What you need to do:
Put every line of the records below into a JSON list of strings, one string per line, with blank lines omitted.

Supplied information:
-=-=-

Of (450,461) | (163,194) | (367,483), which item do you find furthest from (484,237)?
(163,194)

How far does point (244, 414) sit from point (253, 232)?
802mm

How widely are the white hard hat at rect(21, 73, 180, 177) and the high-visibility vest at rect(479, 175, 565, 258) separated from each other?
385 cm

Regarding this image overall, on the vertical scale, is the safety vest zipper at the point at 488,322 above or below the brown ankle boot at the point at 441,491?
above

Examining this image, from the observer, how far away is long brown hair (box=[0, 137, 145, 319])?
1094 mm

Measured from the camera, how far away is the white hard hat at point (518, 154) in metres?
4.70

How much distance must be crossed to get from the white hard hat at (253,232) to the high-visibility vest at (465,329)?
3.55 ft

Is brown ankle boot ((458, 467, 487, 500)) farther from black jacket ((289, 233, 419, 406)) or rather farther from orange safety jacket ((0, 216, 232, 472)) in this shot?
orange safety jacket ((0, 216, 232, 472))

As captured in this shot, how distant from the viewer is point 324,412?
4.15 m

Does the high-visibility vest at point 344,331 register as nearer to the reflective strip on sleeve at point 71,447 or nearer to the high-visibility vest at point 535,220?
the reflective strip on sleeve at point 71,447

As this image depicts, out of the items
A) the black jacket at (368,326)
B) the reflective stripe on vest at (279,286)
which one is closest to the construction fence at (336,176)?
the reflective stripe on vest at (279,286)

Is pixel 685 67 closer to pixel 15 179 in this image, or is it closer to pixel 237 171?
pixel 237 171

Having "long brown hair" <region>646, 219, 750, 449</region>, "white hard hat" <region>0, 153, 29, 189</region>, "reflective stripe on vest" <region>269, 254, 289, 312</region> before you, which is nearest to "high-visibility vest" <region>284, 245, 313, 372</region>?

-=-=-

Solved problem:
[
  "Of (450,461) | (163,194) | (367,483), which item do you find furthest from (484,237)?",
  "(163,194)",
  "How far does point (244, 414) sit from point (253, 232)?",
  "802mm",
  "How widely are the white hard hat at rect(21, 73, 180, 177) and the high-visibility vest at rect(479, 175, 565, 258) separated from each other?",
  "385 cm",
  "Regarding this image overall, on the vertical scale, is the safety vest zipper at the point at 488,322 above or below the brown ankle boot at the point at 441,491?",
  "above",
  "Examining this image, from the observer, how far away is long brown hair (box=[0, 137, 145, 319])?",
  "1094 mm",
  "Measured from the camera, how far away is the white hard hat at point (518, 154) in metres?",
  "4.70",
  "How much distance must be crossed to get from the white hard hat at (253,232) to the high-visibility vest at (465,329)?",
  "3.55 ft",
  "Is brown ankle boot ((458, 467, 487, 500)) farther from black jacket ((289, 233, 419, 406)) or rather farther from orange safety jacket ((0, 216, 232, 472)) in this shot?",
  "orange safety jacket ((0, 216, 232, 472))",
  "As captured in this shot, how distant from the viewer is point 324,412?",
  "4.15 m",
  "Does the high-visibility vest at point 344,331 register as nearer to the reflective strip on sleeve at point 71,447 or nearer to the high-visibility vest at point 535,220?",
  "the reflective strip on sleeve at point 71,447",
  "As this image depicts, out of the items",
  "A) the black jacket at (368,326)",
  "B) the reflective stripe on vest at (279,286)",
  "which one is closest to the construction fence at (336,176)?",
  "the reflective stripe on vest at (279,286)",
  "Is pixel 685 67 closer to pixel 15 179 in this image, or is it closer to pixel 237 171?",
  "pixel 237 171",
  "Having \"long brown hair\" <region>646, 219, 750, 449</region>, \"white hard hat\" <region>0, 153, 29, 189</region>, \"reflective stripe on vest\" <region>269, 254, 289, 312</region> before you, which is nearest to \"high-visibility vest\" <region>284, 245, 313, 372</region>?"
]